For the past hour, I have been staring at my computer screen, trying to figure out what to say about this:
I confess to finding the exchange a bit more complicated. To push back on Beauchamp’s claim, for example, I know from firsthand experience that folks routinely try to hold Abrams accountable. The only time I ever met him was when we were both on an American Enterprise Institute panel in 2001 about international law and domestic sovereignty. The reason I remember this so clearly is that once the panel went to a Q&A, Abrams was asked point-blank about Iran-contra. I suspect that is hardly the only time this has happened to Abrams over the past few decades.
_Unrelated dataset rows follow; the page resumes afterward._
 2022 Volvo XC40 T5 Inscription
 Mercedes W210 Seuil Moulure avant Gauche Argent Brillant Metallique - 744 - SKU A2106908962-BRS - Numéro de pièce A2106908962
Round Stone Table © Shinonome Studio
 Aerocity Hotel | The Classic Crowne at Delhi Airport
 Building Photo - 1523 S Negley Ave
I raise this point not to suggest it exonerates Abrams’s prior misdeeds but merely to fact-check Beauchamp.
Furthermore, colleagues whom I know and respect have praised Abrams as a devoted public servant who has mentored many in the foreign policy community. This backs up my own research, which shows that in the early 1980s, Abrams played a vital and constructive role in ensuring that the State Department’s human rights bureau was treated seriously by the rest of the State Department. This was far from a certain thing when the Carter administration created the bureau.
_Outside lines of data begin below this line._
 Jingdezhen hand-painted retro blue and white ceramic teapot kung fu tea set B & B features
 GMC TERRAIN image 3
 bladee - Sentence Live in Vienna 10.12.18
The foreign policy community is a small village in which people cross paths all the time, so it means something to me when people I know and respect defend Abrams. And it is distasteful to see Internet elites smugly attack other elites for defending a colleague while others agonize over it.
All of that said, the more I think about it, the more convinced I am that Omar’s line of questioning was spot-on. As Steve Saideman notes, if you are going to appoint someone who has a history of lying to Congress about human rights abuses to be the special envoy for a brewing humanitarian crisis, it is entirely fair to question him about prior acts of bad faith. And it was certainly striking to see someone so “firmly contemptuous of congressional pressure” become the object of it.
I wish Omar had given Abrams a chance to respond to her first accusation, but she was fully within her rights to bring up the unsavory and criminal portions of Abrams’s backstory. Other members of Congress *cough* Don Young *cough* have treated witnesses with far less decorum than Omar treated Abrams.
The other uncomfortable truth, however, is that while Omar might be right to interrogate Abrams, she is mostly in the wrong about Venezuela.
A US backed coup in Venezuela is not a solution to the dire issues they face. Trump's efforts to install a far right opposition will only incite violence and further destabilize the region. We must support Mexico, Uruguay & the Vatican's efforts to facilitate a peaceful dialogue.— Ilhan Omar (@IlhanMN) January 25, 2019
The Trump administration has hopefully stumbled into an appropriate posture toward Venezuela, particularly after it corrected its initial fumbles and withdrew all U.S. Embassy personnel. Trump has managed to garner significant amounts of international cooperation on this issue, despite being stymied on every other foreign policy front and having zero credibility when it comes to human rights concerns. Stopped clock and all that.
For quite some time, astute foreign policy observers have wanted Congress to take a more active role in foreign affairs oversight. The process is messy and prone to grandstanding and overreach. It is still far better than the alternative, which is the quiescence that has been inculcated for decades. Omar’s critique is also consistent with the growth of more confident progressive voices on foreign policy, which is a useful corrective for a marketplace of foreign policy ideas that has skewed hawkish for way too long.